■ **INSTRUCTION**: Reproduce verbatim the portion of the records that runs from their first line through the line containing "342H22L26 350H40V346L48 342V320H44V315H26V320L18", with both of those lines included.
----------
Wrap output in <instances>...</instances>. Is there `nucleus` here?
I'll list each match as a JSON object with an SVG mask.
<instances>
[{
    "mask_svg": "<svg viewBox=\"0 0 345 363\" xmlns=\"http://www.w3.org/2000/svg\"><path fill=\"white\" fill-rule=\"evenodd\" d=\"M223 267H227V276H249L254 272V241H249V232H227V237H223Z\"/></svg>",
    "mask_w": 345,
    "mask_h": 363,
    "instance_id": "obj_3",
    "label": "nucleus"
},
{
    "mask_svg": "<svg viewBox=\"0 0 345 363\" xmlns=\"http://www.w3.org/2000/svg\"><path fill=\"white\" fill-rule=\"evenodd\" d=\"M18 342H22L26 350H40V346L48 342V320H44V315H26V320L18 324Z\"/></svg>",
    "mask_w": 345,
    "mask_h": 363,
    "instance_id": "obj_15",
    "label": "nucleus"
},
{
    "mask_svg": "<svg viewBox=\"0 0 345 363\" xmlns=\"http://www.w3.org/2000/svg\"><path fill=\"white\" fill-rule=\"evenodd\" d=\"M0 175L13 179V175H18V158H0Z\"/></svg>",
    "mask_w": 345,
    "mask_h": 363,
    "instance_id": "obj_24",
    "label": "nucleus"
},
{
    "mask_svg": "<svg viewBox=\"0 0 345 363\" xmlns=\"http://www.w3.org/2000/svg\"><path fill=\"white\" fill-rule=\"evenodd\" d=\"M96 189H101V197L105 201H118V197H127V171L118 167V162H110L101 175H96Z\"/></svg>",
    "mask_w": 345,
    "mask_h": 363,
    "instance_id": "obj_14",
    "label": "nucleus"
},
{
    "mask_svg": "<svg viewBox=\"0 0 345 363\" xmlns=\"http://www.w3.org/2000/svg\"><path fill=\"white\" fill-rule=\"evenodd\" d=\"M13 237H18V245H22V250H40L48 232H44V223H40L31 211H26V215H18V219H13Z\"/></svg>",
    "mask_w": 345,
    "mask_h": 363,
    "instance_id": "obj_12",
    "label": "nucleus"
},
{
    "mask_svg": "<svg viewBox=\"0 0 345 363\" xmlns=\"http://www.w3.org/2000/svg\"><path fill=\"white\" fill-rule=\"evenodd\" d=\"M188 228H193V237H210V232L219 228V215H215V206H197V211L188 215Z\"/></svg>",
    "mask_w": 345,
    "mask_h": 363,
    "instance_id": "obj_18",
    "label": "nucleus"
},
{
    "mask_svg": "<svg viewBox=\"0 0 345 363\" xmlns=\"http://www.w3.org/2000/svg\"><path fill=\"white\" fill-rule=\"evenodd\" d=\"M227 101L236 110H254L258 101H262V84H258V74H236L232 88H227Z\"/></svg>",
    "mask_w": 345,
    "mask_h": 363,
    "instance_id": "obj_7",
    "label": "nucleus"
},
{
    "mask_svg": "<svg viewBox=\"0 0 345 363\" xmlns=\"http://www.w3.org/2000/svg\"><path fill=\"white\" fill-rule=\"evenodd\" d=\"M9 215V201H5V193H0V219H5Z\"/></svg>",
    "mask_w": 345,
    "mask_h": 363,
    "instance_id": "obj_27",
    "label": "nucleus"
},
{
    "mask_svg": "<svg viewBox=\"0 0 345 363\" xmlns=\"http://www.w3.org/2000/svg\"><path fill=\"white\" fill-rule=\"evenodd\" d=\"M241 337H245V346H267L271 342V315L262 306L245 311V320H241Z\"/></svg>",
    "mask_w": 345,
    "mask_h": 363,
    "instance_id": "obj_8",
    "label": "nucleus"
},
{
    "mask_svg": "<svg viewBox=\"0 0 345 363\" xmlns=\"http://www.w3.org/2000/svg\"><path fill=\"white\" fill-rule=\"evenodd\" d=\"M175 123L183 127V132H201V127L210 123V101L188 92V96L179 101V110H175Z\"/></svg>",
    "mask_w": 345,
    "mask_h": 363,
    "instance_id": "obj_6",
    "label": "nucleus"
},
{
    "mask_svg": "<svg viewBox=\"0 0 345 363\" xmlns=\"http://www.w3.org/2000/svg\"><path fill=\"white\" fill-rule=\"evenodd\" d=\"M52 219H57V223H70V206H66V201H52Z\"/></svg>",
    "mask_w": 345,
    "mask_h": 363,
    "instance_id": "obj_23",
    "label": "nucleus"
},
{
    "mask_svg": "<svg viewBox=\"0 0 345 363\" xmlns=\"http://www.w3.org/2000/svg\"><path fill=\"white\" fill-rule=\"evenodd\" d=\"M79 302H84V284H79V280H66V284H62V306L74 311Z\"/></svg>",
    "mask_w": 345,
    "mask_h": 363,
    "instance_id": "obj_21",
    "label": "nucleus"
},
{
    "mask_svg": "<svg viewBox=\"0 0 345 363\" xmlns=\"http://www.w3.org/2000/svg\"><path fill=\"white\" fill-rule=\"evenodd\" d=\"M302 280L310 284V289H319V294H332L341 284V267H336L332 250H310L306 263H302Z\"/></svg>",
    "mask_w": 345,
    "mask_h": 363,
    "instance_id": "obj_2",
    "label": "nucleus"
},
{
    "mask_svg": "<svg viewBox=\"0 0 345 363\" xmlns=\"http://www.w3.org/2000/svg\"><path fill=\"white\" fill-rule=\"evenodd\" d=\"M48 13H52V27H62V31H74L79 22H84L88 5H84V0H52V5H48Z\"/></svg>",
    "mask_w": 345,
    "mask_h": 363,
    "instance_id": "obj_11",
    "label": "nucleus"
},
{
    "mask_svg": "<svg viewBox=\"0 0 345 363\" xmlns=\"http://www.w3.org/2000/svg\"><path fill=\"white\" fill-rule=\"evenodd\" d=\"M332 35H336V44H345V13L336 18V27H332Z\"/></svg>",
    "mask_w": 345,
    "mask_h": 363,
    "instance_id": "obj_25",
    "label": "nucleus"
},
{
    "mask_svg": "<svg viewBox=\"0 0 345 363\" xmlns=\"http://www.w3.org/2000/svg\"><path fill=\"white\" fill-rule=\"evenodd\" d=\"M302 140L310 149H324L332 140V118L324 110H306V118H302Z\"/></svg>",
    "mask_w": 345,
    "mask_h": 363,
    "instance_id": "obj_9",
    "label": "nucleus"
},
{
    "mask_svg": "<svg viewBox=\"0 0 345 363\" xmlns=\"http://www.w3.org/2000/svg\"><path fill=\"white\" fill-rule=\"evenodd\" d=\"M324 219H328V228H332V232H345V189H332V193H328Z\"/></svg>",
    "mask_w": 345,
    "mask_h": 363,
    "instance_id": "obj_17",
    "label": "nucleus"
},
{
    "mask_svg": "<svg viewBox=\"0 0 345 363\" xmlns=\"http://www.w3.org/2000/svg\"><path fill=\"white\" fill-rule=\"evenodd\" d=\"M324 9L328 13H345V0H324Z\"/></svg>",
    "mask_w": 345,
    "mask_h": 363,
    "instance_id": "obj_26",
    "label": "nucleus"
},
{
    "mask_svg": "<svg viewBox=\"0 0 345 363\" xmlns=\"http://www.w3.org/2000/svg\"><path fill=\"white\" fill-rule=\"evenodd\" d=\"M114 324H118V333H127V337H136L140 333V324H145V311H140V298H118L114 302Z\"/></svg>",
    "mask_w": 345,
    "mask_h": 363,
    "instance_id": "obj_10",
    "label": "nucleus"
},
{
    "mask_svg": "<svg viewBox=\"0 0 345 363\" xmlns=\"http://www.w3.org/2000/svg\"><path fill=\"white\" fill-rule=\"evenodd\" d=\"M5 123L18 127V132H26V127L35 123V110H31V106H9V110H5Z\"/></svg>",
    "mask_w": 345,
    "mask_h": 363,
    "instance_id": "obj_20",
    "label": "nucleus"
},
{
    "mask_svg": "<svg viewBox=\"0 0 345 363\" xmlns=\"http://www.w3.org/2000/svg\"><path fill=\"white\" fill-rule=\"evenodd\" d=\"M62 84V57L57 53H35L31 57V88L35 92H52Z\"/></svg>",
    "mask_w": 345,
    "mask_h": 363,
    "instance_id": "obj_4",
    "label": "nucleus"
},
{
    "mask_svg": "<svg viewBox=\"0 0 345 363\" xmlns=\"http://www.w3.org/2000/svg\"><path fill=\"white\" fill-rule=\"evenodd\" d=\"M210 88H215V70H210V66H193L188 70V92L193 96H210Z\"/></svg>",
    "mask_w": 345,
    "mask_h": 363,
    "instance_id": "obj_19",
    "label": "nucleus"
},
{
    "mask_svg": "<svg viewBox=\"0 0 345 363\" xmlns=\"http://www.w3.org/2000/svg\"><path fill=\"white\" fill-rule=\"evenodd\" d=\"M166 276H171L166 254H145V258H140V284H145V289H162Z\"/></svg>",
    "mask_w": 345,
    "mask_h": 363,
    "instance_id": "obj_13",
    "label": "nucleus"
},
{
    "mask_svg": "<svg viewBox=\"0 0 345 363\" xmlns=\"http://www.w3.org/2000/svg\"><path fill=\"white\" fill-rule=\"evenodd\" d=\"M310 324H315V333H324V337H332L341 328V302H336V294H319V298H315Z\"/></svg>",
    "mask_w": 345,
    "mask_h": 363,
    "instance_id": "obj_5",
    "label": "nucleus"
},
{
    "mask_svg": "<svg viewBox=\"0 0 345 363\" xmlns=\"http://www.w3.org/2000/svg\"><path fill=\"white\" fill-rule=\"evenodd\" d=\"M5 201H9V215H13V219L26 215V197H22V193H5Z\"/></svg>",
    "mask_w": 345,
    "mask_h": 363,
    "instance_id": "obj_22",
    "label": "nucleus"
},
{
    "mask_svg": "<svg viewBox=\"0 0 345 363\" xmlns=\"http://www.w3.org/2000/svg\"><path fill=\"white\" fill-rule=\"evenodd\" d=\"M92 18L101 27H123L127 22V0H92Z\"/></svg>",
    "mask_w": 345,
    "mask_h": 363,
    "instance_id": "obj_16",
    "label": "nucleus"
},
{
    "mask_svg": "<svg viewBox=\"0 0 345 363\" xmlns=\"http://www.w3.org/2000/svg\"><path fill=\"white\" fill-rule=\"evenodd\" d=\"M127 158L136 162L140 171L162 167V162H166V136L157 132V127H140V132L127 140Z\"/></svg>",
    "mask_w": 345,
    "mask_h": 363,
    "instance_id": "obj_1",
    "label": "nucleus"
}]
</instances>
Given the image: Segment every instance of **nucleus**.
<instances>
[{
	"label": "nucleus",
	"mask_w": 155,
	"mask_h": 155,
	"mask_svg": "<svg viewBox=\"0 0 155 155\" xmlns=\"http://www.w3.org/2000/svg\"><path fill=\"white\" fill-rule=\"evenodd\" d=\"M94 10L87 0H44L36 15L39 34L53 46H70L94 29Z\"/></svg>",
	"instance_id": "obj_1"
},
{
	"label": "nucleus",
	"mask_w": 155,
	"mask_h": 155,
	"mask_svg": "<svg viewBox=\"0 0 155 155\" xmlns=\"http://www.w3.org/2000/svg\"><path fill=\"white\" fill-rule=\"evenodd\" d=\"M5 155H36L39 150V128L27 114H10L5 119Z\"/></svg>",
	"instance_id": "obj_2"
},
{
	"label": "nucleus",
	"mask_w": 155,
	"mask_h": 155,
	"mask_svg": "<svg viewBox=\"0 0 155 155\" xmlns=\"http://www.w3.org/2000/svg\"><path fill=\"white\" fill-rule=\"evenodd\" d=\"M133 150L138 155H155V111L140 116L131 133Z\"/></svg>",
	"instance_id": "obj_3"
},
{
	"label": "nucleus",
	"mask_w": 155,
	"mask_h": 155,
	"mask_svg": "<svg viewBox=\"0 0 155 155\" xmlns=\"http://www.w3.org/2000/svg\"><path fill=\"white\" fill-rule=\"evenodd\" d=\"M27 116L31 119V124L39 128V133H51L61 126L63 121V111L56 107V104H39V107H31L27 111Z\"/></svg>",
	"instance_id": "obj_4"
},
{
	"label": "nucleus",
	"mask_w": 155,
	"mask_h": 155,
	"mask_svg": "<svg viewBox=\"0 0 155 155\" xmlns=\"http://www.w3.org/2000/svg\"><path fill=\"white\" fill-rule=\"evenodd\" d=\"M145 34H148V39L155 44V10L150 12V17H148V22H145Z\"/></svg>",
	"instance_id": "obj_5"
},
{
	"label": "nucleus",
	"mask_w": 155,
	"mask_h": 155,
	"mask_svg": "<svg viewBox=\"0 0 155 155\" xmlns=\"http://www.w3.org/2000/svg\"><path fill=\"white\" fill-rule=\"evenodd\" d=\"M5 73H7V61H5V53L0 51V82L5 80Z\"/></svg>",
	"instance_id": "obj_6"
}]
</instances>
----------
■ **THE RESPONSE**:
Wrap output in <instances>...</instances>. Is there `nucleus` here?
I'll list each match as a JSON object with an SVG mask.
<instances>
[{
    "mask_svg": "<svg viewBox=\"0 0 345 363\" xmlns=\"http://www.w3.org/2000/svg\"><path fill=\"white\" fill-rule=\"evenodd\" d=\"M223 267H227V276H249L254 272V241H249V232H227V237H223Z\"/></svg>",
    "mask_w": 345,
    "mask_h": 363,
    "instance_id": "obj_3",
    "label": "nucleus"
},
{
    "mask_svg": "<svg viewBox=\"0 0 345 363\" xmlns=\"http://www.w3.org/2000/svg\"><path fill=\"white\" fill-rule=\"evenodd\" d=\"M18 342H22L26 350H40V346L48 342V320H44V315H26V320L18 324Z\"/></svg>",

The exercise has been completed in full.